> Your instructions: Where "scientific" occurs in a line of the entries below, copy that line.

> Exercise input:
============================================================
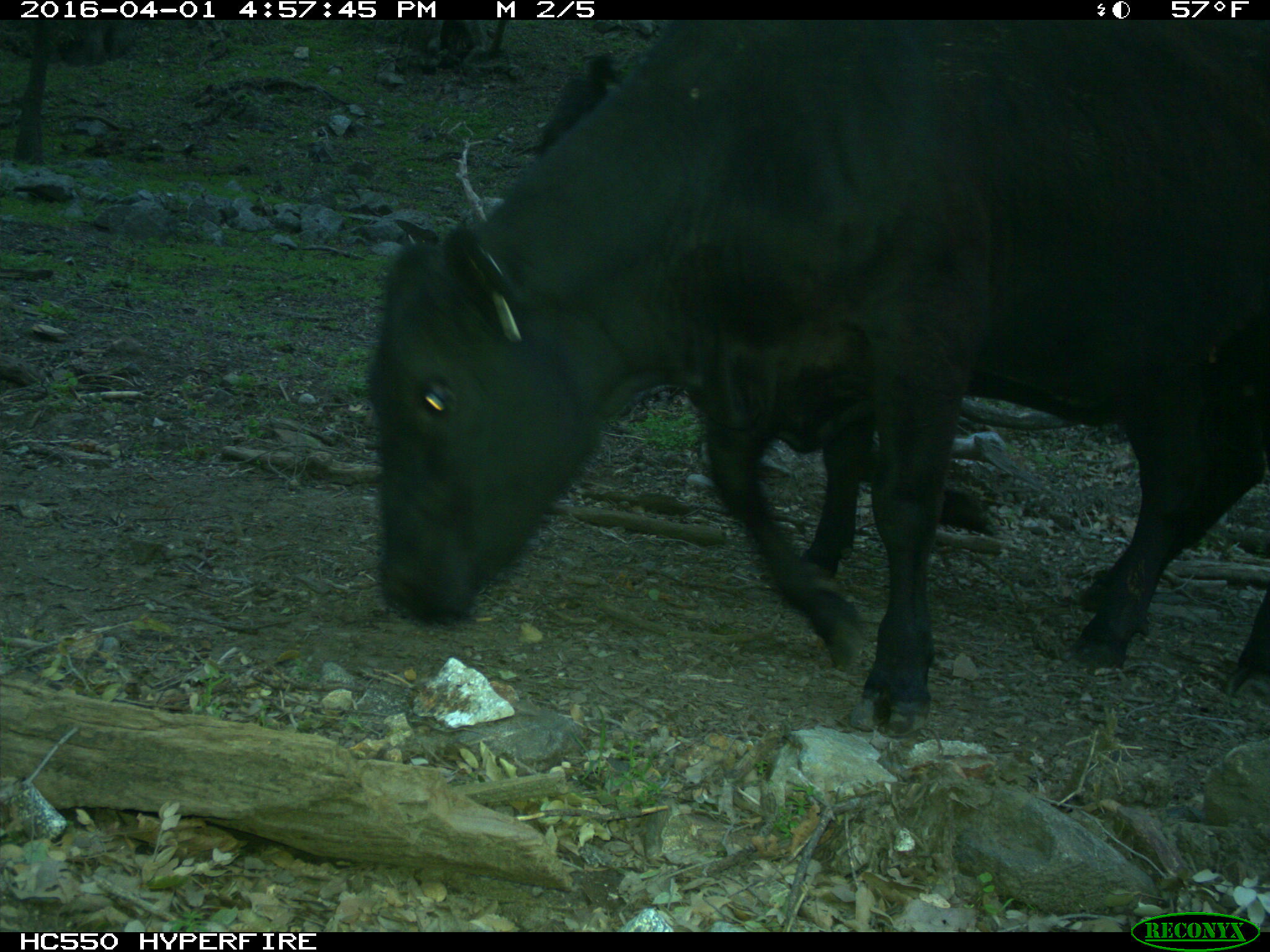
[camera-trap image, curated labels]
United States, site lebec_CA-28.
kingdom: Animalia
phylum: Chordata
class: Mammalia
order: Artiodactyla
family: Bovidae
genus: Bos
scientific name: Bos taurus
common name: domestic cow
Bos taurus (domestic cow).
============================================================
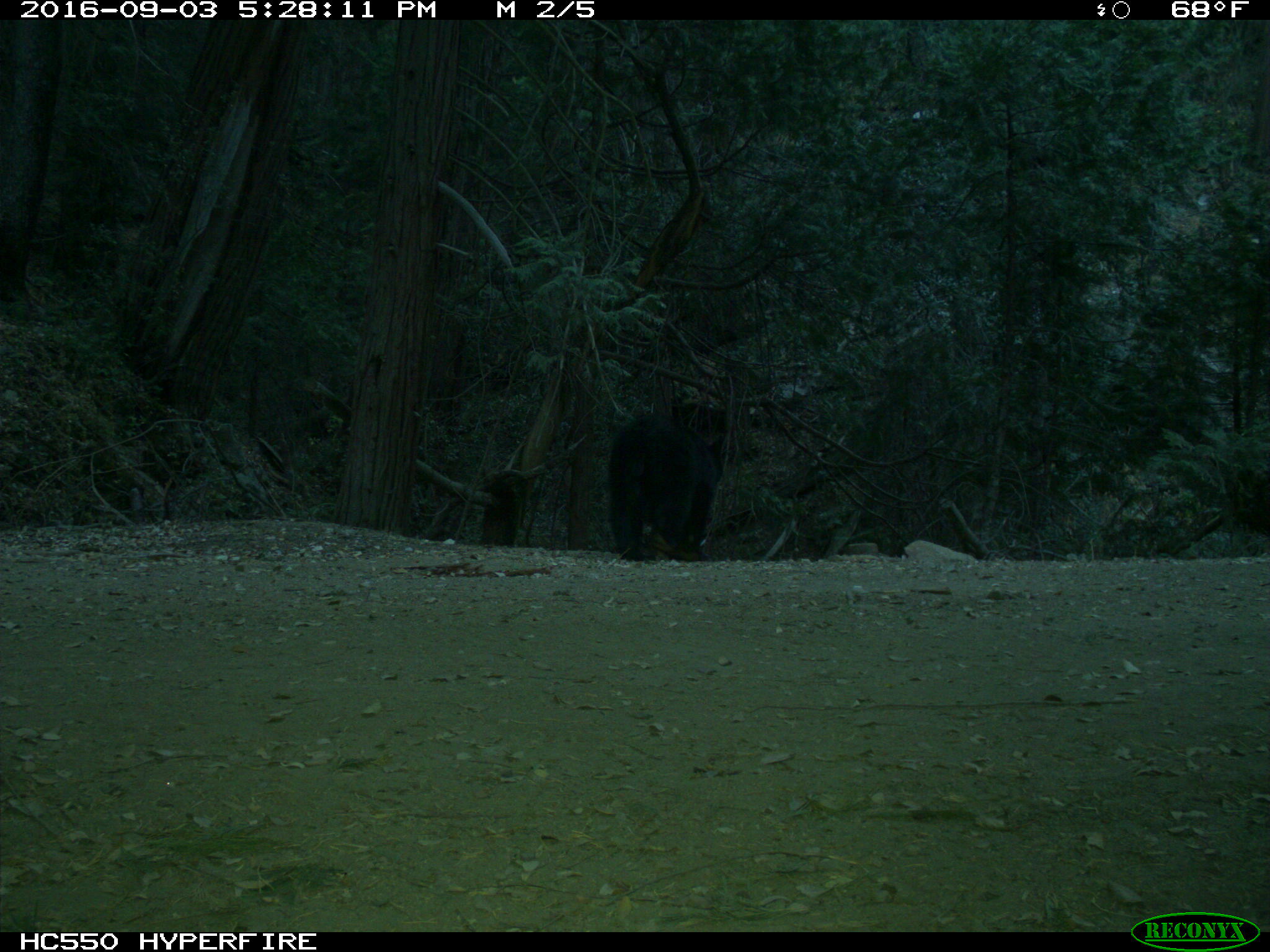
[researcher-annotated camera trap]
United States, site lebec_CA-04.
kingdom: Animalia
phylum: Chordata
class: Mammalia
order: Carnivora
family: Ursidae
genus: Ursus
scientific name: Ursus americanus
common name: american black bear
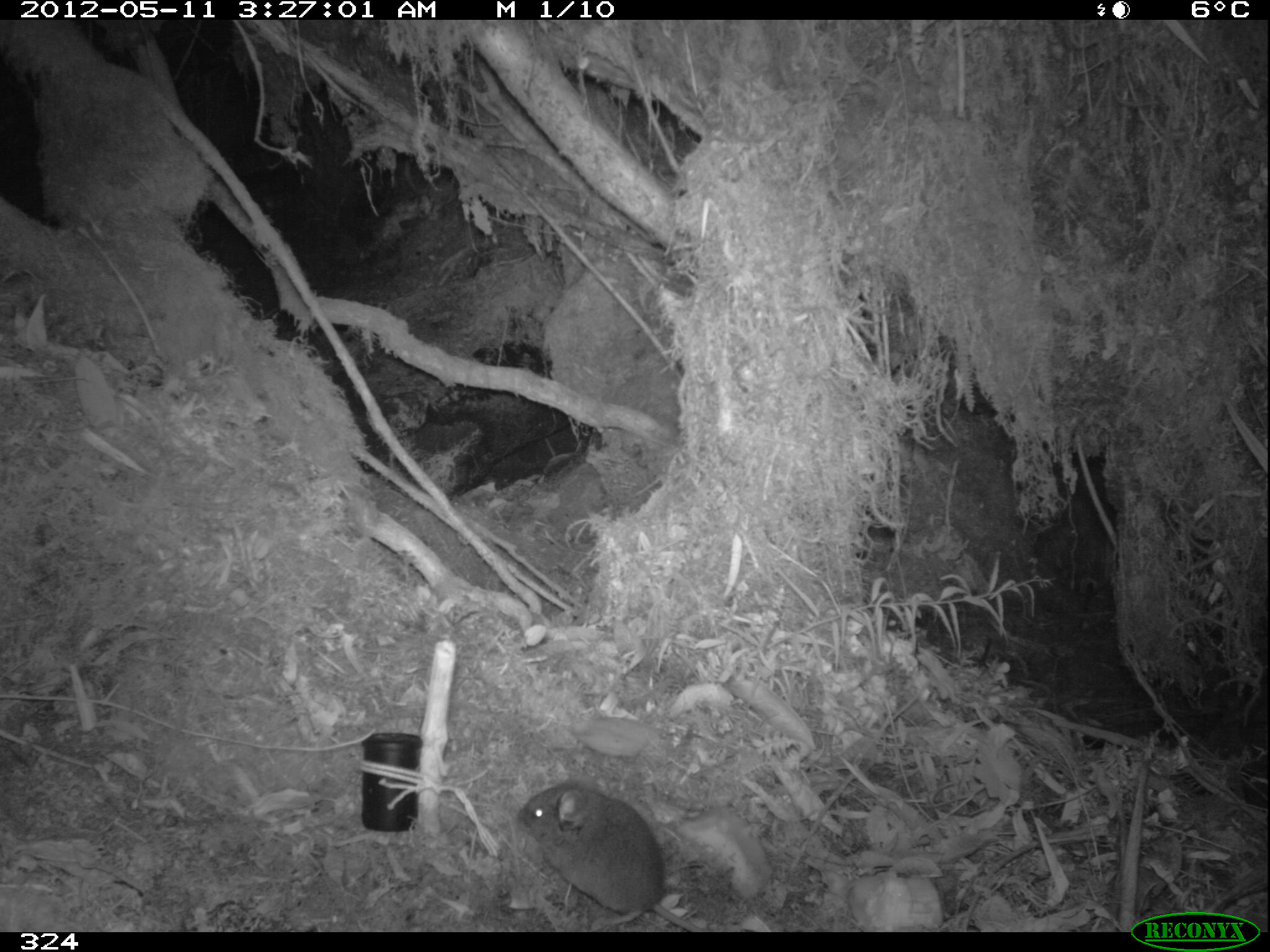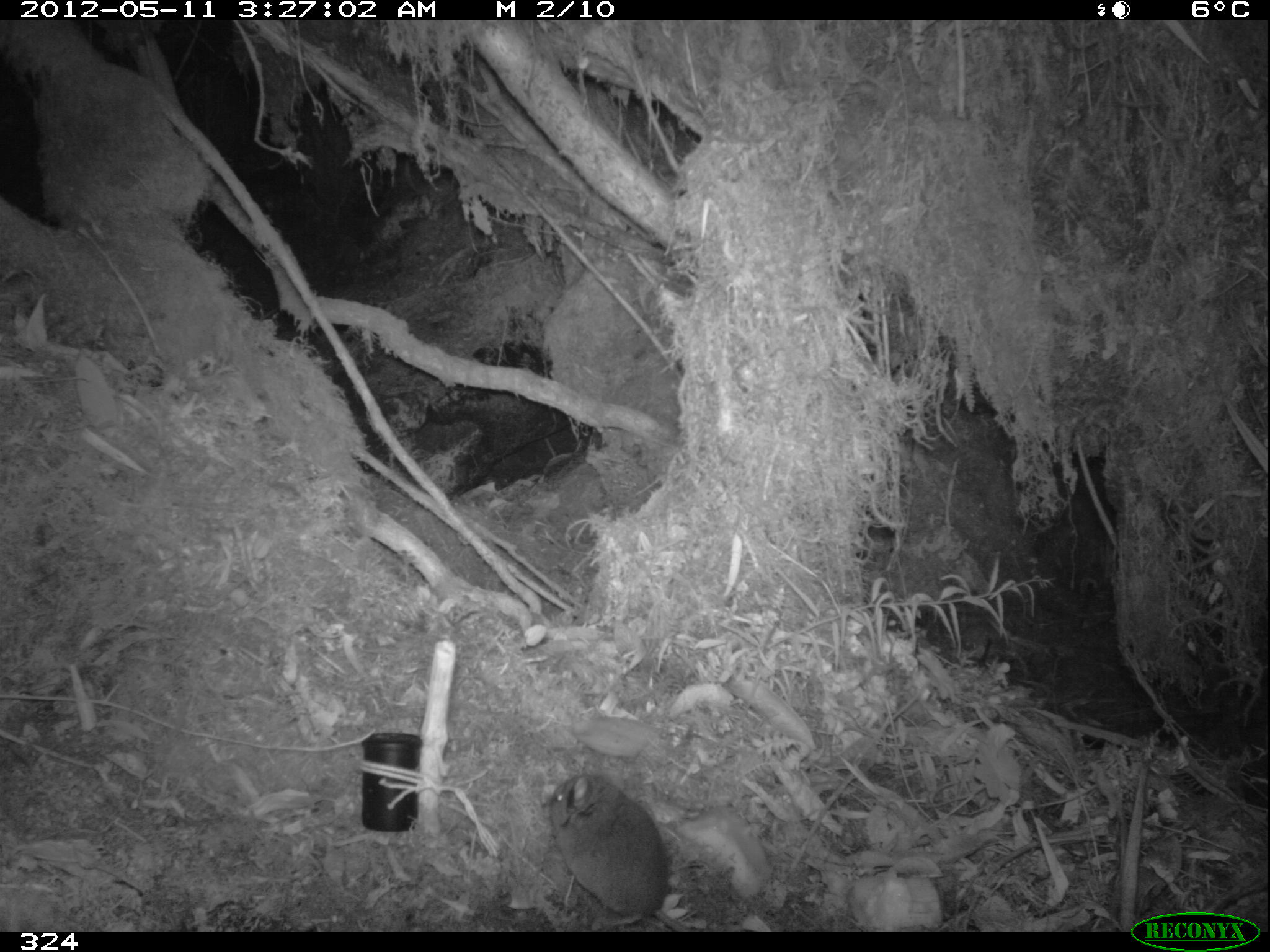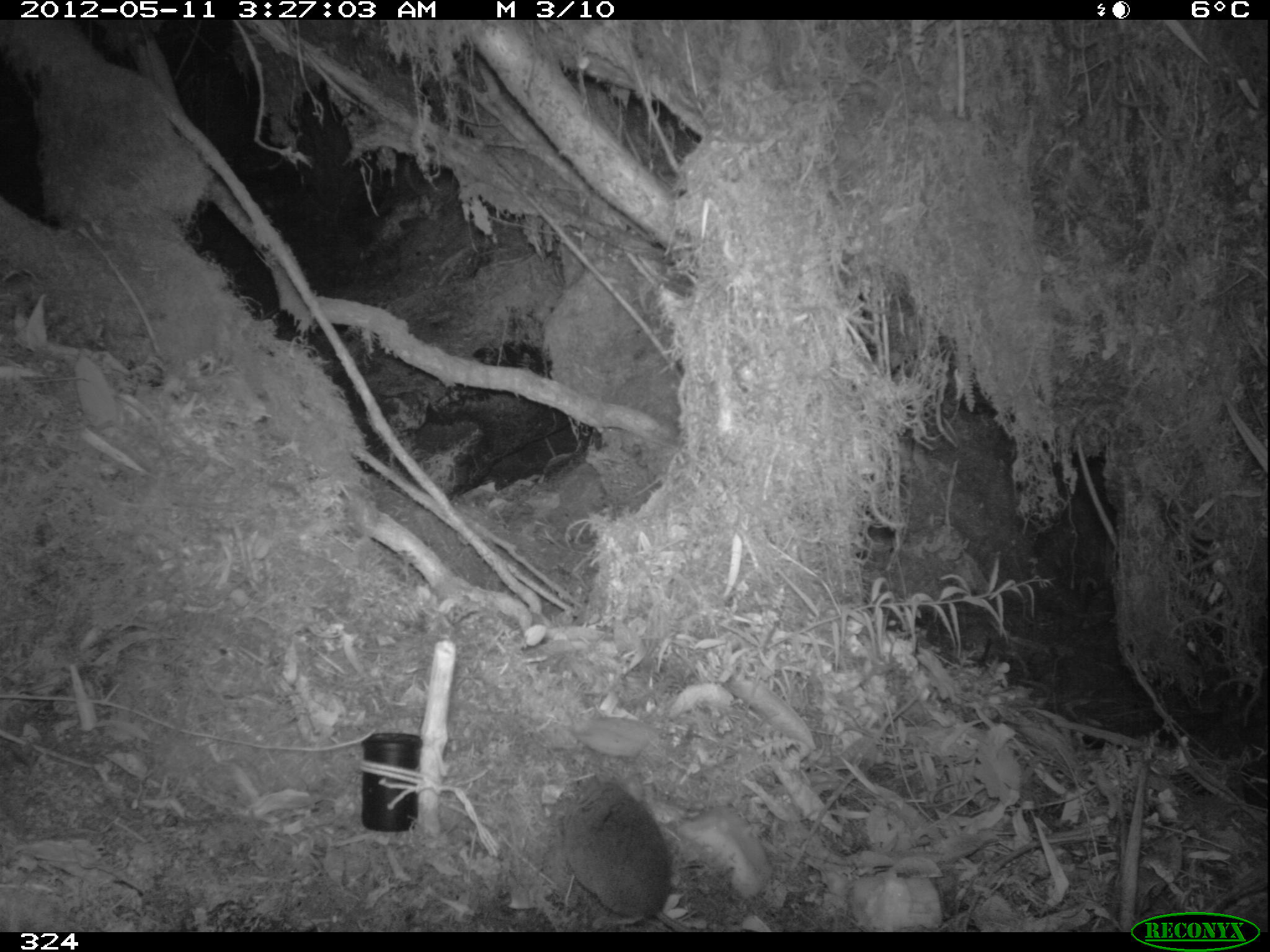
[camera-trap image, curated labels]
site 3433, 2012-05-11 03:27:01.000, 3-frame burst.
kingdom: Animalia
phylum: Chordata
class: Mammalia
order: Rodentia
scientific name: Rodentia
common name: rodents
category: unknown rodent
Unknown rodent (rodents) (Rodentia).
============================================================
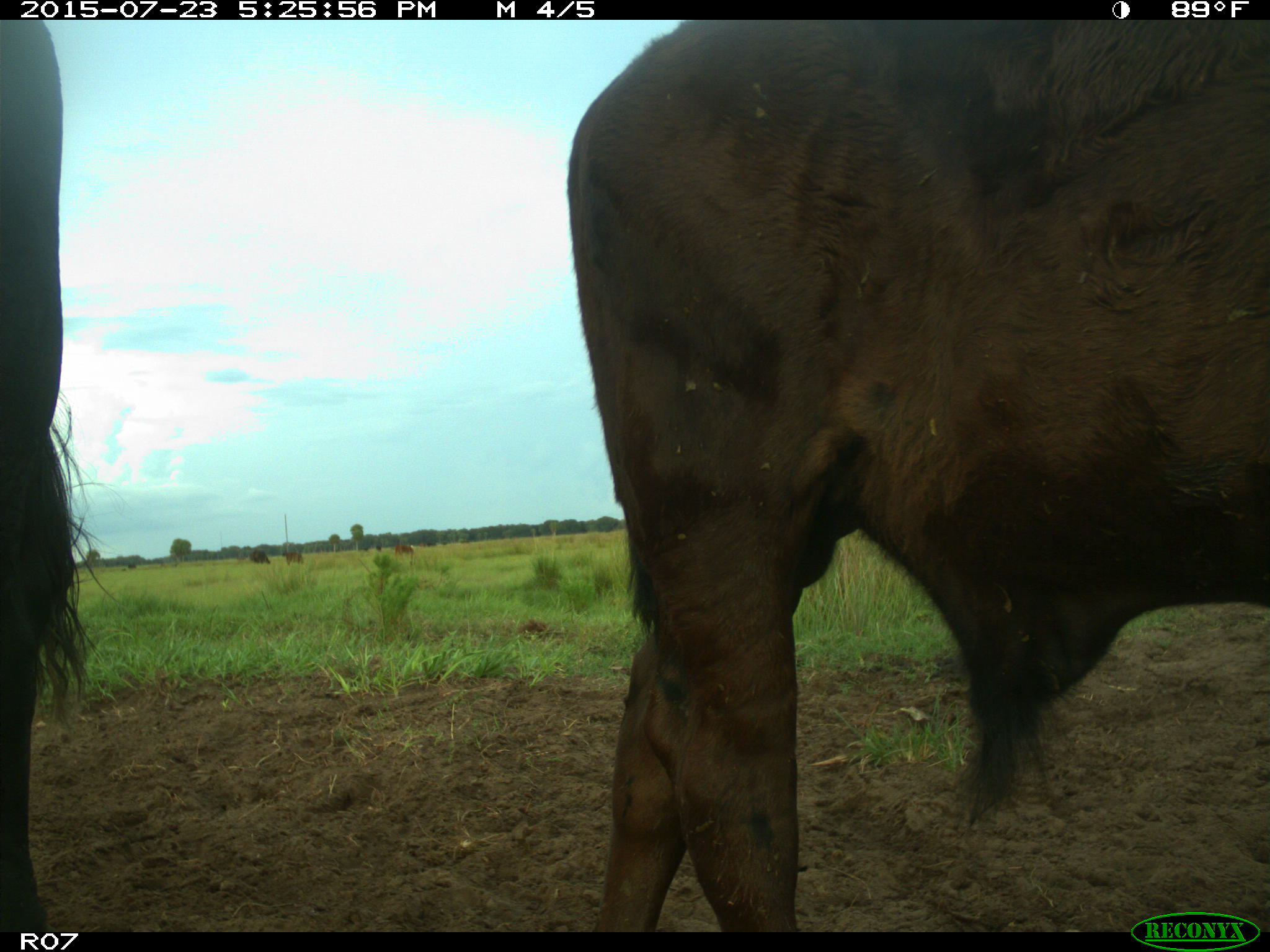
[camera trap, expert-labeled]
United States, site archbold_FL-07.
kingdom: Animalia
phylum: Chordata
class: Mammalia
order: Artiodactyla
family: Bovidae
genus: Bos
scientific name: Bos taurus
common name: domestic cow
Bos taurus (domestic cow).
============================================================
> Solved exercise:
scientific name: Bos taurus
scientific name: Ursus americanus
scientific name: Rodentia
scientific name: Bos taurus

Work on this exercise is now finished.